Guy Marius Sagna: La mauvaise conscience d’une société couchée

Quatre catégories d’individus peuplent notre pays. Il y a celui qui, instruit ou non, constate l’insondable souffrance dans laquelle vit une partie importante du peuple, comprend les mécanismes internes et externes qui la produisent et se bat au quotidien, avec courage et détermination, souvent sans rien attendre en retour, contre les acteurs qui l’entretiennent.

Il y a celui qui, comme le premier, comprend les mécanismes de domination et d’exploitation du peuple par une élite moralement corrompue, mais n’a ni le courage ni la dignité de se battre pour changer l’ordre (ou le désordre) des choses. Dans certains cas il fricote avec les puissants du moment; dans d’autres il capte les richesses résiduelles qui tombent du banquet des voleurs tout en tentant de justifier sa démission ou sa lâcheté par le fait qu’il mène une carrière professionnelle ne lui permettant pas de « dire certaines choses ».

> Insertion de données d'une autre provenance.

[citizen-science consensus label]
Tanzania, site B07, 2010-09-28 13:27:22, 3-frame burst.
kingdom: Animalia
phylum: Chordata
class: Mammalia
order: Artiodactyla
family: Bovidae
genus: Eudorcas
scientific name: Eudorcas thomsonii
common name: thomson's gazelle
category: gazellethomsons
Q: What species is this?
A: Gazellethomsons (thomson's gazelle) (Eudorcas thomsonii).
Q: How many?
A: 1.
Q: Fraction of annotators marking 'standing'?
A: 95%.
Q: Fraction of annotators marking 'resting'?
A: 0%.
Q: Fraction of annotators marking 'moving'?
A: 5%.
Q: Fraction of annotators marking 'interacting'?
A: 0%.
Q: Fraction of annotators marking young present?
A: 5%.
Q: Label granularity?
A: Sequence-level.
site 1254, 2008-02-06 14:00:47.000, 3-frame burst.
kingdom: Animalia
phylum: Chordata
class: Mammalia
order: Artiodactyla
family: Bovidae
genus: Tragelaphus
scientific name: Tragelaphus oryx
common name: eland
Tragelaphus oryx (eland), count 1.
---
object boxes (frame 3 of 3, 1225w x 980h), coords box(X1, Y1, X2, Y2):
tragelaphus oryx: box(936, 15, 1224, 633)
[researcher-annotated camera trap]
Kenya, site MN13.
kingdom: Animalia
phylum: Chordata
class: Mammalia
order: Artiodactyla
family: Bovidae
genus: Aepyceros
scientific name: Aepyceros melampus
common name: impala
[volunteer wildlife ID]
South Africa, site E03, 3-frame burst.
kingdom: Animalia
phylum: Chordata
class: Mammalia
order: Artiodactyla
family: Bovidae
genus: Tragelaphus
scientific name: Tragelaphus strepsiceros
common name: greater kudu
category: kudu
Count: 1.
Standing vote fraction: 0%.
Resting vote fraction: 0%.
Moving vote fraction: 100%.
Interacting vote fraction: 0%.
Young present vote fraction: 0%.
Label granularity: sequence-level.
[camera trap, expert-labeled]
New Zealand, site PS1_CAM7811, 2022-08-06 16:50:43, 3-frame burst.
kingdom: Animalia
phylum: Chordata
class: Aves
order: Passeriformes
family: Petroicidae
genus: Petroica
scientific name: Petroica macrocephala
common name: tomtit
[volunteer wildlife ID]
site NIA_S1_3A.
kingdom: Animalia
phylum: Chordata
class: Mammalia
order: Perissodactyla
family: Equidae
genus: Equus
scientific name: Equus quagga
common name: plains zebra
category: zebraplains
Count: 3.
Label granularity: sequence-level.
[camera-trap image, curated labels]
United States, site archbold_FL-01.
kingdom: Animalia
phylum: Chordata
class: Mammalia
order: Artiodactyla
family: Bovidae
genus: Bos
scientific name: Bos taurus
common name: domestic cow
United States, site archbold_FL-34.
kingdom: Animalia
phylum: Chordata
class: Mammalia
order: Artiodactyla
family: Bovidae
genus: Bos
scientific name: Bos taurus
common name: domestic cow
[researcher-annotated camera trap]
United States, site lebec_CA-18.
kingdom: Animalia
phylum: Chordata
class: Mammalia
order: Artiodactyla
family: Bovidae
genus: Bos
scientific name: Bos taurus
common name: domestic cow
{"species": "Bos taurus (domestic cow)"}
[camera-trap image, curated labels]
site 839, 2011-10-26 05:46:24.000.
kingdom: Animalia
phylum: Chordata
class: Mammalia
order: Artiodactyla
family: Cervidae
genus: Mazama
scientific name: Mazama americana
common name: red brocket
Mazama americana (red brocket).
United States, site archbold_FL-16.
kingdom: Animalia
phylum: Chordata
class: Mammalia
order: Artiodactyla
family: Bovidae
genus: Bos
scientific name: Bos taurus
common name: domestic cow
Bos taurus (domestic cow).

Il y a aussi celui qui n’est ni instruit ni vraiment conscient des enjeux et des subtilités et complexités politiques mais est juste, digne et courageux. Il est présent à tous les combats, à chaque fois qu’il constate que la dignité humaine est bafouée, le droit ou la justice piétinés ou le bien commun détourné.

Il y a en fin celui qui n’a ni la connaissance, ni le courage ni la dignité de se battre pour ou contre quoi que ce soit. Il est enfanté par une société qui ne lui a donné aucune chance, aucune place, aucun choix, aucune perspective. Il est juste là!

Chacun d’entre nous est en relation avec l’un ou l’autre de ces individus à un moment ou à un autre. Nous devons ajuster notre comportement à leur état qui est presque naturel.

Le premier est un héros qu’il faut soutenir et qui mérite que l’on fasse des sacrifices pour lui. Guy Marius Sagna en est un. Le second est un adversaire qu’il faut combattre par tous les moyens. Le troisième est un allié utile et un soldat qui faut former et intégrer dans les rangs. Et le quatrième est un boulet qu’il faut ignorer.

Chacun doit reconnaître sa classe et émarger à sa place.